A new employer guide to the Family and Medical Leave Act outlines companies’ obligation under the statute, but still leaves many unanswered questions, says FMLA attorney Jeff Nowak, a partner in the Chicago office of FranczekRadelet.
“For the most part, the guide simply restates what we already know from the regulations, without tackling the difficult administration issues that employers have to deal with on a day to day basis,” says Nowak.
Because the FMLA deals with the administration of leave for individuals with medical conditions that may not be self-evident to employers, he says, “by its very nature, the FMLA is a difficult program for employers to administer.”
The FMLA is a federal law that provides eligible employees of covered employers with unpaid, job-protected leave for specified family and medical reasons. Eligible employees may take up to 12 work weeks of leave in a 12-month period on the birth or adoption of a child or to care for themselves, or a child or parent with a serious health condition. Healthcare benefits must continue during an FMLA leave with employers and employees contributing the same amounts as when individuals were actively at work.
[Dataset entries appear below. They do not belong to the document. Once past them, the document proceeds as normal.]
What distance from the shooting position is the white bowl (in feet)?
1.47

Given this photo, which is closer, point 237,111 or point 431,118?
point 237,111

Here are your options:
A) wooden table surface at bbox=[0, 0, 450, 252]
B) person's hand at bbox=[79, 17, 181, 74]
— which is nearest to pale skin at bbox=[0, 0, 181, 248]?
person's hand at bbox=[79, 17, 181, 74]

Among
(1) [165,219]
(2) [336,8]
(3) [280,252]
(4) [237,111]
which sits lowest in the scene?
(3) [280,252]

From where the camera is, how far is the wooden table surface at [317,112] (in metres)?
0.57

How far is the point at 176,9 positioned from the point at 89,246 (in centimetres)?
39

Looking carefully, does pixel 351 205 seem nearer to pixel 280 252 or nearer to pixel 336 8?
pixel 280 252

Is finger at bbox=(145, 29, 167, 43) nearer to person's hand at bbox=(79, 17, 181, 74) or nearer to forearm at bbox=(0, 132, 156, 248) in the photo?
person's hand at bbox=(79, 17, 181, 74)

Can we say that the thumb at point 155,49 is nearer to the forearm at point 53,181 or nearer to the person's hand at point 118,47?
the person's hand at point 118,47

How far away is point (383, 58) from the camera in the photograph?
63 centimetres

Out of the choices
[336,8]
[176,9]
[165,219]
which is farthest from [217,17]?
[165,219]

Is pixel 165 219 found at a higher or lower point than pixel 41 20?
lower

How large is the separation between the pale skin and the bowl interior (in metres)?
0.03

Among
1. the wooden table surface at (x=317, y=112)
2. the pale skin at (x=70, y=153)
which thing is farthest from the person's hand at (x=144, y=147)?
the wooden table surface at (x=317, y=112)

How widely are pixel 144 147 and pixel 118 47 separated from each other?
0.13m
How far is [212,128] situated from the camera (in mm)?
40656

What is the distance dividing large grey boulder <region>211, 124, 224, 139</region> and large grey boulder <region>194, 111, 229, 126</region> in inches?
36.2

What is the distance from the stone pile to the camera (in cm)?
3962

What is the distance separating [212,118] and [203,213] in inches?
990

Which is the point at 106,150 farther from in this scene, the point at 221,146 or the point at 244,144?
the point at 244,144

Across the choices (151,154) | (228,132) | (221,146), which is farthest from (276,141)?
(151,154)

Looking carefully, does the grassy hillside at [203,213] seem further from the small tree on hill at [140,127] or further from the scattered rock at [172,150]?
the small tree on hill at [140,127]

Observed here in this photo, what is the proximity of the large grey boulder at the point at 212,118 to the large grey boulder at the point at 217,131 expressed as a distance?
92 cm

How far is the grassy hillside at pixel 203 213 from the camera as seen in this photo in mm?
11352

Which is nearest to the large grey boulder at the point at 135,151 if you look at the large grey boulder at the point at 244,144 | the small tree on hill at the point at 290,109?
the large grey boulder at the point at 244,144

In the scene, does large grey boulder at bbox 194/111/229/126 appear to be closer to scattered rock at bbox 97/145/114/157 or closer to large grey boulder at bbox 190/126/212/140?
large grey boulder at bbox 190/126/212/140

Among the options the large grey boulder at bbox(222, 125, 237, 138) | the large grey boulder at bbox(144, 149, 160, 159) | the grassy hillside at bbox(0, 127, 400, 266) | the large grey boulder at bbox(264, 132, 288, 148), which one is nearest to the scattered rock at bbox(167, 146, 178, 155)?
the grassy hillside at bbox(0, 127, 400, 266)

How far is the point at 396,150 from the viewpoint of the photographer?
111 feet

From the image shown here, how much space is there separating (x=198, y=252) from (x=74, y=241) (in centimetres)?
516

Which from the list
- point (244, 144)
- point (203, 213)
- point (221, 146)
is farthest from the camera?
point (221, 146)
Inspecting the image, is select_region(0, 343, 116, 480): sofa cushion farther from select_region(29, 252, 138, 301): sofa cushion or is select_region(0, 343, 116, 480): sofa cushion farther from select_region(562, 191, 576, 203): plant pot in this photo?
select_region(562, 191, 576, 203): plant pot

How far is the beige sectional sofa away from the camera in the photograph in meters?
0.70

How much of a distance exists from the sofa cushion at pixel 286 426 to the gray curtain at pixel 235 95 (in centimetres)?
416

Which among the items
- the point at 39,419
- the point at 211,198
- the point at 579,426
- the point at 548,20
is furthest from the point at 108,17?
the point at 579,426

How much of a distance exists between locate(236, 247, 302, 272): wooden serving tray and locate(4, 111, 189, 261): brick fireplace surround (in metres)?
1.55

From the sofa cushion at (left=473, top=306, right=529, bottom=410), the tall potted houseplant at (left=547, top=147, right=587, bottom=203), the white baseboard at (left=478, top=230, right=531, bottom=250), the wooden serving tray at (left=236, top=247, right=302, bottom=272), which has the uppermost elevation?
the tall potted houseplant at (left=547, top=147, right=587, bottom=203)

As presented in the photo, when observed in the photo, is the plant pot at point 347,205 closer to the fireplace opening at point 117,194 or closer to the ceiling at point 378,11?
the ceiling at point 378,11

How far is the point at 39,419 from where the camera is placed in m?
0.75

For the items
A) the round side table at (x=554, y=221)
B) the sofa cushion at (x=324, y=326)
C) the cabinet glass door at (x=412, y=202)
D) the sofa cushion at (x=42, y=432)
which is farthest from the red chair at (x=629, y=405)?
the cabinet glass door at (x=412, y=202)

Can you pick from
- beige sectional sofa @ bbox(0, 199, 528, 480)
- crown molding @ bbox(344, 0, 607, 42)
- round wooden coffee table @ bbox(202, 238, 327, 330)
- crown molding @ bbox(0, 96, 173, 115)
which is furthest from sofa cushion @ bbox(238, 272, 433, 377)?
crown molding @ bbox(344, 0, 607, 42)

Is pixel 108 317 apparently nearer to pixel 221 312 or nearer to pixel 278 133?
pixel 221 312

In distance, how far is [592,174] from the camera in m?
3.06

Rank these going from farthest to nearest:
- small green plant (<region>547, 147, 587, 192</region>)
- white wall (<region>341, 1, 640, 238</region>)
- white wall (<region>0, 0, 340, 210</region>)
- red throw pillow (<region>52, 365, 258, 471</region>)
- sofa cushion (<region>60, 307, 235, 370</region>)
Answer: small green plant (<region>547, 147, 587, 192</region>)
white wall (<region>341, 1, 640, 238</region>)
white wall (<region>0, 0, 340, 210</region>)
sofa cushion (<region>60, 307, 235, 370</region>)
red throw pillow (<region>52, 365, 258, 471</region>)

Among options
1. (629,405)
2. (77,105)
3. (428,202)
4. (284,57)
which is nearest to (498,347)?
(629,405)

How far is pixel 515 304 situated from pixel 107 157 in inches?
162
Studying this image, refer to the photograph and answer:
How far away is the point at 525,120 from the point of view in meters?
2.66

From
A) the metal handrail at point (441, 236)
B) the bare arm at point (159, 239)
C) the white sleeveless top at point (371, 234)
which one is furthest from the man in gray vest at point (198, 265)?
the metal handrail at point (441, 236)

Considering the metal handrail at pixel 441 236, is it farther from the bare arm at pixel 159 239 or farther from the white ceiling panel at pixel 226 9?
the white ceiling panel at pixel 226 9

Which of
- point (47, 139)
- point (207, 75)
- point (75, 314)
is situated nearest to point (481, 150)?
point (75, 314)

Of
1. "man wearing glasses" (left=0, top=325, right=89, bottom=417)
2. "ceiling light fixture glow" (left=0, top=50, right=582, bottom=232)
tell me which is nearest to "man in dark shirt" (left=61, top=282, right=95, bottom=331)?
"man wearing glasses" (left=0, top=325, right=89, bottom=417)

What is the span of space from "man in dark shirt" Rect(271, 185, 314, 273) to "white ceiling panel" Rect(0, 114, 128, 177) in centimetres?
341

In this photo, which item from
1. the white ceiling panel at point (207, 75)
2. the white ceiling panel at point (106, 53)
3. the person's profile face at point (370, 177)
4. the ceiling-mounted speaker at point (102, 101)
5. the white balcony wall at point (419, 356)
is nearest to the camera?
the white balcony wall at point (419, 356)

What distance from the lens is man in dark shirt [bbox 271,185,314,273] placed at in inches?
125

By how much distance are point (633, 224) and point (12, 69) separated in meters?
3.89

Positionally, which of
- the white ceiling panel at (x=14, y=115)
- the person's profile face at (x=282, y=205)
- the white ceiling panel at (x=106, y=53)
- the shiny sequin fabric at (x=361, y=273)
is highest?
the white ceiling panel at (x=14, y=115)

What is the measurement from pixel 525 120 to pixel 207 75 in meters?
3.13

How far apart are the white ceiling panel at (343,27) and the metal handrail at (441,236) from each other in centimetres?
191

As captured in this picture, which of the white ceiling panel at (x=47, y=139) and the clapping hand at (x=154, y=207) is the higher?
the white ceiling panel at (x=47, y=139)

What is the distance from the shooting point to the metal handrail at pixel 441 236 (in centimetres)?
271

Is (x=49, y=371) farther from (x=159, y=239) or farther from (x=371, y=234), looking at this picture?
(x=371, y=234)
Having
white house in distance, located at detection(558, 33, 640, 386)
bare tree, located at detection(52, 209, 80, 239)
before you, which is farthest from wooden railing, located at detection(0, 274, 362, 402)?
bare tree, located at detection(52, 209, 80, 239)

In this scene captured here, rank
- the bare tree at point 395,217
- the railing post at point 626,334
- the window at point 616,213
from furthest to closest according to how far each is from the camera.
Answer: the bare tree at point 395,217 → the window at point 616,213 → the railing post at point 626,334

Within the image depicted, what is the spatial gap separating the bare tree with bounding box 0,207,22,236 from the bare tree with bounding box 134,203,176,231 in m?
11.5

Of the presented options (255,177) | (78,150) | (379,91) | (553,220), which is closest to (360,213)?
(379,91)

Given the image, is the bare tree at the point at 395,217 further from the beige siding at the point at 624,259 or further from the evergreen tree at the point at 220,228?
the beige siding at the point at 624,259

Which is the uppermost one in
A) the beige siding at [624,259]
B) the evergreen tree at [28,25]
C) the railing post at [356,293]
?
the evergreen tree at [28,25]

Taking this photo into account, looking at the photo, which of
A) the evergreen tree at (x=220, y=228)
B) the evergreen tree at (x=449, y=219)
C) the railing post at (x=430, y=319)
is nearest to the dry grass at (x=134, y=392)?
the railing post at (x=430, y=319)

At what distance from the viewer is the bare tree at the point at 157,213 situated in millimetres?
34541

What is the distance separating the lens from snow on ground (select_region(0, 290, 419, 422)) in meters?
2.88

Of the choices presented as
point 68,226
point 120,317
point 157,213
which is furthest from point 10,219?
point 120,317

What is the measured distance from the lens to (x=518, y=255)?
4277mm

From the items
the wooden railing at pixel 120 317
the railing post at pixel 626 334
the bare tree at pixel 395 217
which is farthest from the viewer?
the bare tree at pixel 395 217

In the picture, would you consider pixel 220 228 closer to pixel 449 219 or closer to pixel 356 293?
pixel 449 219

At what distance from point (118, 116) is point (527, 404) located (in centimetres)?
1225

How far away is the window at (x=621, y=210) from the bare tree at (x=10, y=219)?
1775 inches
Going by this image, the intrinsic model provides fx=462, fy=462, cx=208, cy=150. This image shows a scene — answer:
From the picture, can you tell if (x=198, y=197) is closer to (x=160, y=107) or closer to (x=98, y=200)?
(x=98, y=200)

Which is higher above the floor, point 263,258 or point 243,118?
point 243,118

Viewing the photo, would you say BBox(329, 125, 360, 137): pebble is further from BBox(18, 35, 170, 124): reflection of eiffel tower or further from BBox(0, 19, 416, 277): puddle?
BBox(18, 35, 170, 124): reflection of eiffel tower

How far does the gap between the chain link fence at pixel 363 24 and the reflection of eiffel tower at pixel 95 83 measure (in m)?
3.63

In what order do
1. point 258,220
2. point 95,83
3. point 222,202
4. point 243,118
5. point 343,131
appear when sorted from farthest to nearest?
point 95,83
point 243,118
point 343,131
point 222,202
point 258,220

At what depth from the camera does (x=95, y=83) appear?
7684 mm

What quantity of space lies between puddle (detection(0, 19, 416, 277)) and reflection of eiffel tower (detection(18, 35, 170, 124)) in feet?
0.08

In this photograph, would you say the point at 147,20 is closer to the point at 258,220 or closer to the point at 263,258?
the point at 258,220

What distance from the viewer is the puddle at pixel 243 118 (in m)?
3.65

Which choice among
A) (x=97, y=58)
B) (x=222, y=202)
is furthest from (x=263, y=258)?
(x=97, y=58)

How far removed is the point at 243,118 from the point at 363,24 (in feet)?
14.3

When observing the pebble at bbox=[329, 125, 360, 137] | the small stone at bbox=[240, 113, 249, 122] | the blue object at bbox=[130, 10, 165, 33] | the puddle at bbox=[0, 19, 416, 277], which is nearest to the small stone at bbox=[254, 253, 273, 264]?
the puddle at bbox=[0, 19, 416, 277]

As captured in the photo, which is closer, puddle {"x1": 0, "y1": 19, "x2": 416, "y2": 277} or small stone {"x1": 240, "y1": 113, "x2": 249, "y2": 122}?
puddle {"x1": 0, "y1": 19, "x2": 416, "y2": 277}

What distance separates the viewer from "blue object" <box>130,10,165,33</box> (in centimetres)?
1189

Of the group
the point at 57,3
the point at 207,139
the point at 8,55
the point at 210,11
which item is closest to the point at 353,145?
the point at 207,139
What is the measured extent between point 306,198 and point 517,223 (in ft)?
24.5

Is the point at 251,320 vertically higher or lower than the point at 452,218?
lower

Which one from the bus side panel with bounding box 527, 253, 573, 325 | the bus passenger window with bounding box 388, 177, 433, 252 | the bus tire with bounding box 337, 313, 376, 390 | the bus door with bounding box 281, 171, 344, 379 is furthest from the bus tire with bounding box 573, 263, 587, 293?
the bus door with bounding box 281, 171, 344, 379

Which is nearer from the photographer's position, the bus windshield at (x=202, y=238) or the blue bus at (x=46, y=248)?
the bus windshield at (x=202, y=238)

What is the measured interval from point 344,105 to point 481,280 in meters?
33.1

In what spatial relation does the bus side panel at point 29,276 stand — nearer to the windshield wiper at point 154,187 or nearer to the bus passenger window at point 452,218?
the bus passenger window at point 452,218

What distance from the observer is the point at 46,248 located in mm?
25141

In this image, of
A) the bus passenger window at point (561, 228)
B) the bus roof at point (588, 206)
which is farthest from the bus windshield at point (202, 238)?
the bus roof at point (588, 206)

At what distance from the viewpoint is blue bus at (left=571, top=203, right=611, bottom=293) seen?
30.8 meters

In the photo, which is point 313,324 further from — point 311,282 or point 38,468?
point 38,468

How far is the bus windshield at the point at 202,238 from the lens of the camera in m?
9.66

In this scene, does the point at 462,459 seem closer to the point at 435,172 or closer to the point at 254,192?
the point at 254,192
In order to be eligible for FMLA leave, employees in workplaces governed by the federal statute must have been on the job with their current employer for at least 12 months and worked 1,250 hours or more prior to the date leave is to begin.
Given recent analysis of employer data by ComPsych, a third-party FMLA administrator, it is apparent that managing FMLA leaves is not a trivial exercise. A review of information from 29,000 customer organizations covering 78 million people reveals that on average, one in every 10 employees is on FMLA leave at any one time, but in some industries, the number is far greater.
For example, in healthcare organizations and call centers, the number of people on FMLA leave on any day of the week can be as high as 30%. The average duration of leave is 14.2 days, with 63.6% of employees typically on continuous FMLA leave; 34.9% on intermittent leave; and, 1.5% on a reduced work schedule.
According to Nowak, some of the more difficult FMLA issues employers must contend with that are not fully covered in the guide include:
1. How to recognize an employee’s need for FMLA leave.
2. When to seek a second opinion and how long a second opinion takes.
3. How to properly calculate FMLA leave.
4. What an employer can/should do when medical certification from an employee is late or is never received.
5. What to do if the employee does not return to work after FMLA leave ends.
6. How to deal with FMLA misuse and abuse.
“There are as many FLMA potential abuses as the day is long. An employee on leave for a bad back may post a picture on Facebook showing he helped a friend to move furniture,” says Nowak. “Or an employee who requests time off to take a vacation and was turned down may later request FMLA leave for the same time period.”
Where employers suspect FMLA abuse, Nowak recommends that they conduct a complete and exhaustive investigation into the information received and make employment decisions based on their findings. “The majority of courts will support employers in situations where they honestly believe an employee has engaged in FMLA abuse and therefore has terminated the employee or taken other action,” he says.
One area Nowak believes is covered well in the new guide is the section on unpaid military family leave. The military family leave provisions entitle eligible employees of covered employers to take up to 12 work weeks of FMLA leave for any “qualifying exigency” arising from the foreign deployment of the employee’s spouse, son, daughter, or parent with the Armed Forces or up to 26 work weeks to care for a covered service member with a serious injury or illness if the employee is the service member’s spouse, child, parent, or next of kin.
“It’s an entitlement that’s not often used so employers are not usually able to recite the regulations that apply to the situation,” he says.
Employers also need to be aware of state laws that have more rigorous rules than the federal FMLA. “California, Oregon and Wisconsin are examples of states with more expansive coverage,” Nowak notes. “For example, Wisconsin employees are eligible for FMLA-like protection after only 1,000 hours of work in the last year.”